Wir Genussmenschen lechzen nach der Sonne, wollen vom Straßencafé nicht lassen, selbst wenn der Atem Kältewolken bildet. Wie wir Menschen, so die Kerze – sie brennt für die Geborgenheit. In ihrem Licht wird geliebt, gebetet und geflüstert. Während das Zentralgestirn sich aufführt wie ein egomanischer Dschungelkönig, alles kaputtstrahlt mit der penetranten Leuchtkraft seiner psychopathischen Dauerhitze, zeigt die Kerze Eleganz. Aufrecht trotzt sie dem Lärm des Sommers und harrt ihrer Zeit. Erst wenn die Nacht schon um 16 Uhr nach deiner Laune greift, schlägt die Stunde der Kerze.

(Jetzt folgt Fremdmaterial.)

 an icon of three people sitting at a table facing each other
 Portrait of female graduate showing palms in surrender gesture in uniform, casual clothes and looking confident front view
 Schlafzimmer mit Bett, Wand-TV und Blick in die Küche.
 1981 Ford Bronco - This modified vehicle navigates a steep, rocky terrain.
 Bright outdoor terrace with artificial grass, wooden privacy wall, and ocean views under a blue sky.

Wo die Sonne nicht mehr weiterkommt, wo ihr Strahl zu schlicht ist, leuchtet die wächserne Flamme hin. In die Winkel deiner Seele, in den Abgrund deines Gemüts.

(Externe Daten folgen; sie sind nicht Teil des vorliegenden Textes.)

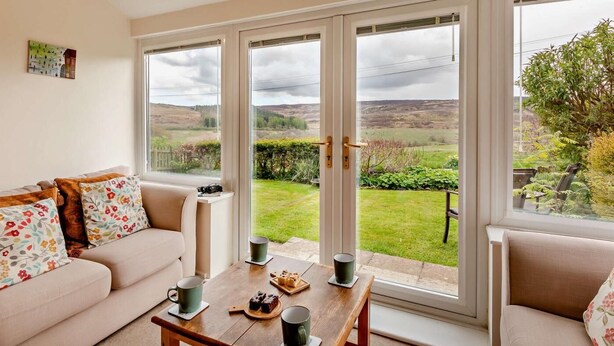 Ein Zimmer mit einer Couch, einem Couchtisch mit Getränken und Snacks sowie großen Fenstern mit Blick auf die Landschaft.
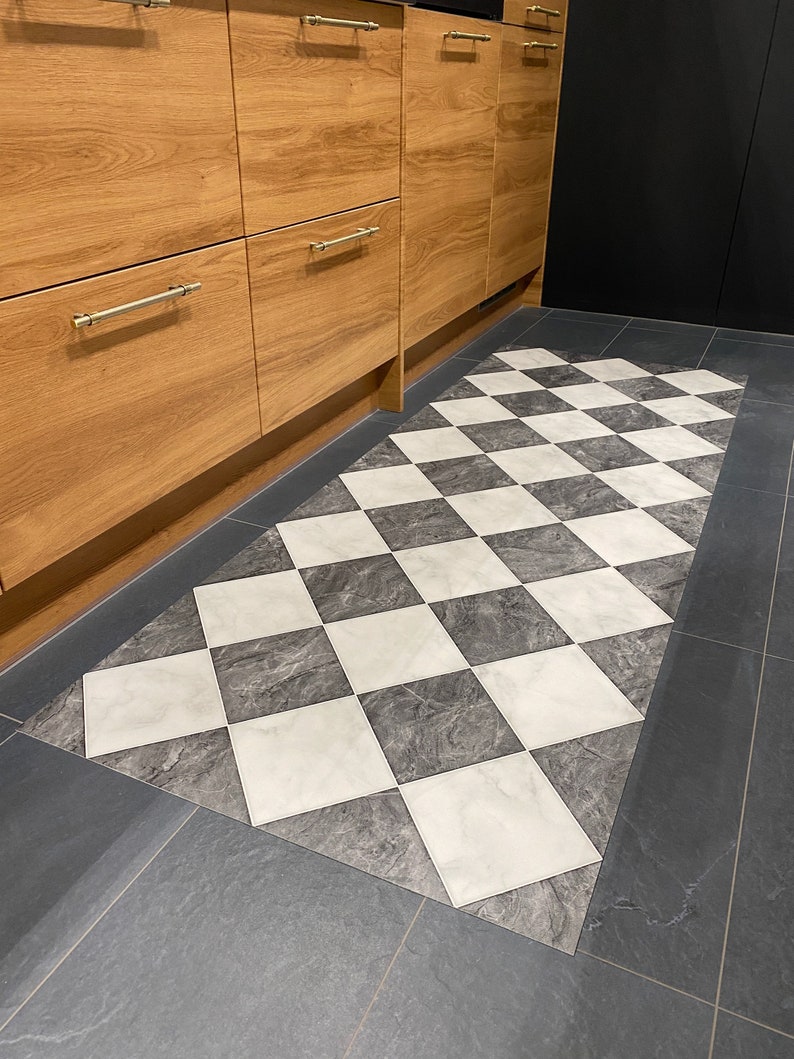 checkerboard vinyl rug on black tiled floor with wood units in kitchen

Vor ein paar Tagen war doch schon Herbst! Irgendjemand hat bereits den ersten Supermarkt ausgemacht, der Spekulatius anbietet. Ich meinte, einen weihnachtlichen Duft in der Abendluft bemerkt zu haben.

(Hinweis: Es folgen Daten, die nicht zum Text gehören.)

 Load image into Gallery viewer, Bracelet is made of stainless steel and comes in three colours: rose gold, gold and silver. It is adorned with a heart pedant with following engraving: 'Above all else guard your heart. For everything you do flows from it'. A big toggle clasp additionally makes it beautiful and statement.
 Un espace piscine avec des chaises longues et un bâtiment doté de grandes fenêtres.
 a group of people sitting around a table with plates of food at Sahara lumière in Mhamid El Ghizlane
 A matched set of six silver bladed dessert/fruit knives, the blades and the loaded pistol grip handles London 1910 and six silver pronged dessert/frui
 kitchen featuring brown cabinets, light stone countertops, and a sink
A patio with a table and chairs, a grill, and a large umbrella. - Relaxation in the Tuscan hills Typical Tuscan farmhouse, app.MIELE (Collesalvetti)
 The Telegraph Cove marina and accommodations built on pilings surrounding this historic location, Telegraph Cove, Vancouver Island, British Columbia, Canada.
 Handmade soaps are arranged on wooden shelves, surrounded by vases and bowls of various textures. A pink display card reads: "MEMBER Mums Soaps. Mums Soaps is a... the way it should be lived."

Seit ich beschlossen habe, mein Sonntagskindsein nicht länger zurückzuhalten, passieren die außergewöhnlichsten Dinge. Uns Sonntagskindern wurde früher zugeschrieben, im Klang der Kirchenglocken Botschaften von Engeln hören zu können. Und dämonische Unholde am Geruch zu erkennen. Beides stimmt. Eine meiner größten Begabungen aber ist das Kerzenlesen:
Wenn sich eine wächserne Kerze kopfüber aus dem Lüster stürzen will und dabei mit dem Rumpf im Schaft stecken bleibt, sitzt der Weihnachtsmann noch unerkannt in einem Straßencafé. Wenn die Kerze nicht brennt, obwohl du sie angezündet hast, ist das eine optische Täuschung: durch die Krümmung der Kerze verlangsamt sich die Lichtgeschwindigkeit.